— START DATASET —
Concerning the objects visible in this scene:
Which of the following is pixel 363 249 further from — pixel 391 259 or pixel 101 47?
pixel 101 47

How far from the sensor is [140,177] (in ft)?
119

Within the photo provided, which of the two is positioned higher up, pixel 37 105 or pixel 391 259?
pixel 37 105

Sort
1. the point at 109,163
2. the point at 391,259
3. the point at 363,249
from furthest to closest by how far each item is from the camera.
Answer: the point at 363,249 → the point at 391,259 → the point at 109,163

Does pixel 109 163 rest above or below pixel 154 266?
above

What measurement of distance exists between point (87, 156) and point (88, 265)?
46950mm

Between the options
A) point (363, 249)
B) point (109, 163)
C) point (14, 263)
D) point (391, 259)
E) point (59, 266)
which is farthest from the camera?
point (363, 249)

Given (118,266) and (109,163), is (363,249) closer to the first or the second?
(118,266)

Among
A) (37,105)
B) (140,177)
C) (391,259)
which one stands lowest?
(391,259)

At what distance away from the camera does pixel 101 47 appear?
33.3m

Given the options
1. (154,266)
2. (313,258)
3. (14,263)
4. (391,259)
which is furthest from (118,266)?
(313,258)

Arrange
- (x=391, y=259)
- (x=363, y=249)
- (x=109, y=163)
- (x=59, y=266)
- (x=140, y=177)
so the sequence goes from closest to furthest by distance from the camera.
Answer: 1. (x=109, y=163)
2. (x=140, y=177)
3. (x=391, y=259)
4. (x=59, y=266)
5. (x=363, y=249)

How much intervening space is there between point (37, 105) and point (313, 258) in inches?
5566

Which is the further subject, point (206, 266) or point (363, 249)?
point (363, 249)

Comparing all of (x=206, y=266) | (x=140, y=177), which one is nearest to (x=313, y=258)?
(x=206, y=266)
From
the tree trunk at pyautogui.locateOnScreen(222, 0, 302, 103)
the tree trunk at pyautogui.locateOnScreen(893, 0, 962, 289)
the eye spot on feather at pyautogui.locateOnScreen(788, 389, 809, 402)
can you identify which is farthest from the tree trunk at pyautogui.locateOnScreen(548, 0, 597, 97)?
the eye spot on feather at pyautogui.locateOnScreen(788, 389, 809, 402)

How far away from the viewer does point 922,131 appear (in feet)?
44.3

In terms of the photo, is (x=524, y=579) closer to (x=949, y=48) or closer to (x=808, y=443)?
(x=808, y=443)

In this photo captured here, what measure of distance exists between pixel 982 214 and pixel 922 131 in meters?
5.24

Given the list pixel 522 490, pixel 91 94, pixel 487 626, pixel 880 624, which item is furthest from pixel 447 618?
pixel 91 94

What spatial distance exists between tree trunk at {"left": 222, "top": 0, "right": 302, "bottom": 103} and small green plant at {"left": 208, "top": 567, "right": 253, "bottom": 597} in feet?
— END DATASET —
[PROBLEM TO WORK ON] Format each line of the listing above as a numbered list, omitting any blank lines.

[SOLVED PROBLEM]
1. Concerning the objects visible in this scene:
2. Which of the following is pixel 363 249 further from — pixel 391 259 or pixel 101 47?
3. pixel 101 47
4. How far from the sensor is [140,177] (in ft)?
5. 119
6. Within the photo provided, which of the two is positioned higher up, pixel 37 105 or pixel 391 259?
7. pixel 37 105
8. Sort
9. 1. the point at 109,163
10. 2. the point at 391,259
11. 3. the point at 363,249
12. from furthest to closest by how far each item is from the camera.
13. Answer: the point at 363,249 → the point at 391,259 → the point at 109,163
14. Does pixel 109 163 rest above or below pixel 154 266?
15. above
16. What measurement of distance exists between point (87, 156) and point (88, 265)?
17. 46950mm
18. Between the options
19. A) point (363, 249)
20. B) point (109, 163)
21. C) point (14, 263)
22. D) point (391, 259)
23. E) point (59, 266)
24. which is farthest from the camera?
25. point (363, 249)
26. Given (118,266) and (109,163), is (363,249) closer to the first or the second?
27. (118,266)
28. Among
29. A) (37,105)
30. B) (140,177)
31. C) (391,259)
32. which one stands lowest?
33. (391,259)
34. At what distance away from the camera does pixel 101 47 appear?
35. 33.3m
36. Given the options
37. 1. (154,266)
38. 2. (313,258)
39. 3. (14,263)
40. 4. (391,259)
41. which is furthest from (118,266)?
42. (313,258)
43. Arrange
44. - (x=391, y=259)
45. - (x=363, y=249)
46. - (x=109, y=163)
47. - (x=59, y=266)
48. - (x=140, y=177)
49. so the sequence goes from closest to furthest by distance from the camera.
50. Answer: 1. (x=109, y=163)
51. 2. (x=140, y=177)
52. 3. (x=391, y=259)
53. 4. (x=59, y=266)
54. 5. (x=363, y=249)
55. How much intervening space is there between point (37, 105) and point (313, 258) in inches?
56. 5566
57. Which is the further subject, point (206, 266) or point (363, 249)?
58. point (363, 249)
59. Comparing all of (x=206, y=266) | (x=140, y=177), which one is nearest to (x=313, y=258)?
60. (x=206, y=266)
61. From
62. the tree trunk at pyautogui.locateOnScreen(222, 0, 302, 103)
63. the tree trunk at pyautogui.locateOnScreen(893, 0, 962, 289)
64. the eye spot on feather at pyautogui.locateOnScreen(788, 389, 809, 402)
65. can you identify which is farthest from the tree trunk at pyautogui.locateOnScreen(548, 0, 597, 97)?
66. the eye spot on feather at pyautogui.locateOnScreen(788, 389, 809, 402)
67. How far away from the viewer does point 922,131 appear (in feet)?
68. 44.3
69. In terms of the photo, is (x=524, y=579) closer to (x=949, y=48) or closer to (x=808, y=443)?
70. (x=808, y=443)
71. In this photo captured here, what measure of distance exists between pixel 982 214 and pixel 922 131 in meters?
72. 5.24
73. Given the list pixel 522 490, pixel 91 94, pixel 487 626, pixel 880 624, which item is furthest from pixel 447 618?
74. pixel 91 94
75. What spatial distance exists between tree trunk at {"left": 222, "top": 0, "right": 302, "bottom": 103} and small green plant at {"left": 208, "top": 567, "right": 253, "bottom": 597} in feet?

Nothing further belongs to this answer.